[Data contained in a dataset]
** Start **

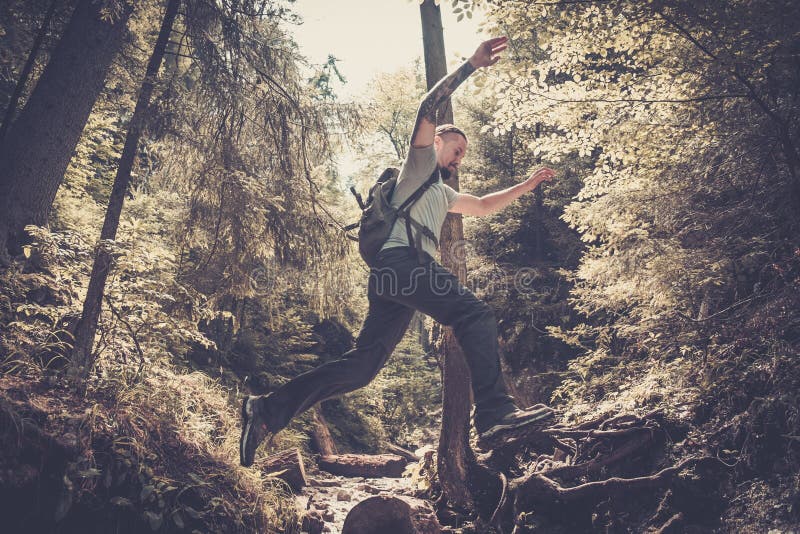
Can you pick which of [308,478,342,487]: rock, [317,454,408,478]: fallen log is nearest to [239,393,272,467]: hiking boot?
[308,478,342,487]: rock

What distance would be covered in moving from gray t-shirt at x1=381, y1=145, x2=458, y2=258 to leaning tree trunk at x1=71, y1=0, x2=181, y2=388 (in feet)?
8.69

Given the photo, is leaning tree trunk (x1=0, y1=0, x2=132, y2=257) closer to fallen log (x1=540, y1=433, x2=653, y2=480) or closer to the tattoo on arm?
the tattoo on arm

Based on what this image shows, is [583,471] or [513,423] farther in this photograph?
[583,471]

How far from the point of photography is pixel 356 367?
3.53 metres

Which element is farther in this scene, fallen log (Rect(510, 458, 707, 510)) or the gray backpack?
fallen log (Rect(510, 458, 707, 510))

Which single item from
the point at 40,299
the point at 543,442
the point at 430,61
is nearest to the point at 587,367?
the point at 543,442

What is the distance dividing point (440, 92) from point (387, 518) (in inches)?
146

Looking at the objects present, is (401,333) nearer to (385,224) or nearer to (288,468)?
(385,224)

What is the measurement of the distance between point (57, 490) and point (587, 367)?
5956 millimetres

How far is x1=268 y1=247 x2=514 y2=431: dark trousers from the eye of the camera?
3.17 meters

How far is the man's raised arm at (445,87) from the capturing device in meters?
3.09

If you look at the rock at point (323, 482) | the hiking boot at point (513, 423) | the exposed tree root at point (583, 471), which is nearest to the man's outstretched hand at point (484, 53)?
the hiking boot at point (513, 423)

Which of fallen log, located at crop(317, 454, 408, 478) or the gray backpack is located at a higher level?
the gray backpack

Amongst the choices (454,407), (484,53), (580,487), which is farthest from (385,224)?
(454,407)
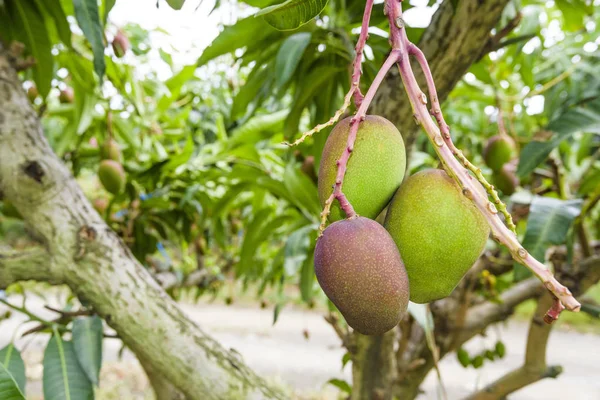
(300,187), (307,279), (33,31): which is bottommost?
(307,279)

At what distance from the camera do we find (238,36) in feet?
2.68

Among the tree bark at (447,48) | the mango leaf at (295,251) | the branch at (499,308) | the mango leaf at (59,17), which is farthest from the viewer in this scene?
the branch at (499,308)

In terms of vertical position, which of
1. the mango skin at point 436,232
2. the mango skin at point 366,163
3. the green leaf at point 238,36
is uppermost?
the green leaf at point 238,36

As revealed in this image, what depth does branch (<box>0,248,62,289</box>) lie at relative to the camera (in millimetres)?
857

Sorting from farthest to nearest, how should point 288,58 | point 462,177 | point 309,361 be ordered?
point 309,361 → point 288,58 → point 462,177

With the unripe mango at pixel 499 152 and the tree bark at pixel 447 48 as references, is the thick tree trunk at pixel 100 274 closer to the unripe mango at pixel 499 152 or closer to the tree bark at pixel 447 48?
the tree bark at pixel 447 48

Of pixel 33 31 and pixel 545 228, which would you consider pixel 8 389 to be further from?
pixel 545 228

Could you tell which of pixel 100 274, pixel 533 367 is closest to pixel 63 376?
pixel 100 274

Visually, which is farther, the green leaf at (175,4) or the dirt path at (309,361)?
the dirt path at (309,361)

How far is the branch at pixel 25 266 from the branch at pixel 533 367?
107cm

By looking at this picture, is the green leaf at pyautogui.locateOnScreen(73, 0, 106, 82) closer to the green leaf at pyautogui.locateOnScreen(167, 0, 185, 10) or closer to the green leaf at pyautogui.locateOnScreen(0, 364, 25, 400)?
the green leaf at pyautogui.locateOnScreen(167, 0, 185, 10)

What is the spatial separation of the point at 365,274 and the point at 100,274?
1.97 feet

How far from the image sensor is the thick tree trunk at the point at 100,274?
2.78 ft

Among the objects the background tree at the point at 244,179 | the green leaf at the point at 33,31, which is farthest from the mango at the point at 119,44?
the green leaf at the point at 33,31
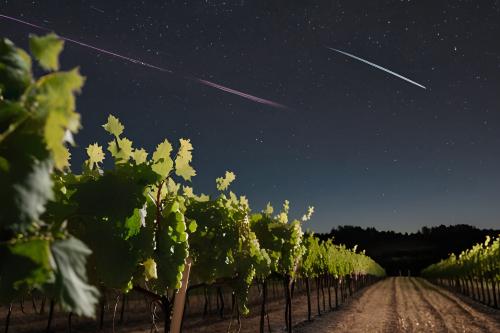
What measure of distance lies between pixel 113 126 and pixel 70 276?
9.85 ft

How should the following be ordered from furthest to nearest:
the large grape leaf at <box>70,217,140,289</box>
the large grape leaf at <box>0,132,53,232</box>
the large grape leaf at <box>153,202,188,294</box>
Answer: the large grape leaf at <box>153,202,188,294</box> < the large grape leaf at <box>70,217,140,289</box> < the large grape leaf at <box>0,132,53,232</box>

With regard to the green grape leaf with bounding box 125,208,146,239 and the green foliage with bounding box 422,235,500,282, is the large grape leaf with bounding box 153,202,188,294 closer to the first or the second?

** End **

* [Direction]:
Copy the data word for word, from the line with "What measure of" up to and including the last line of the data.

* [Complete answer]:
What measure of distance lies between pixel 113 126 and pixel 70 276?
9.85 ft

How should the following be ordered from furthest to nearest:
the large grape leaf at <box>70,217,140,289</box>
the large grape leaf at <box>0,132,53,232</box>
the large grape leaf at <box>153,202,188,294</box>
Answer: the large grape leaf at <box>153,202,188,294</box> < the large grape leaf at <box>70,217,140,289</box> < the large grape leaf at <box>0,132,53,232</box>

With regard to the green grape leaf with bounding box 125,208,146,239 and the green foliage with bounding box 422,235,500,282, is the large grape leaf with bounding box 153,202,188,294 closer to the first or the second?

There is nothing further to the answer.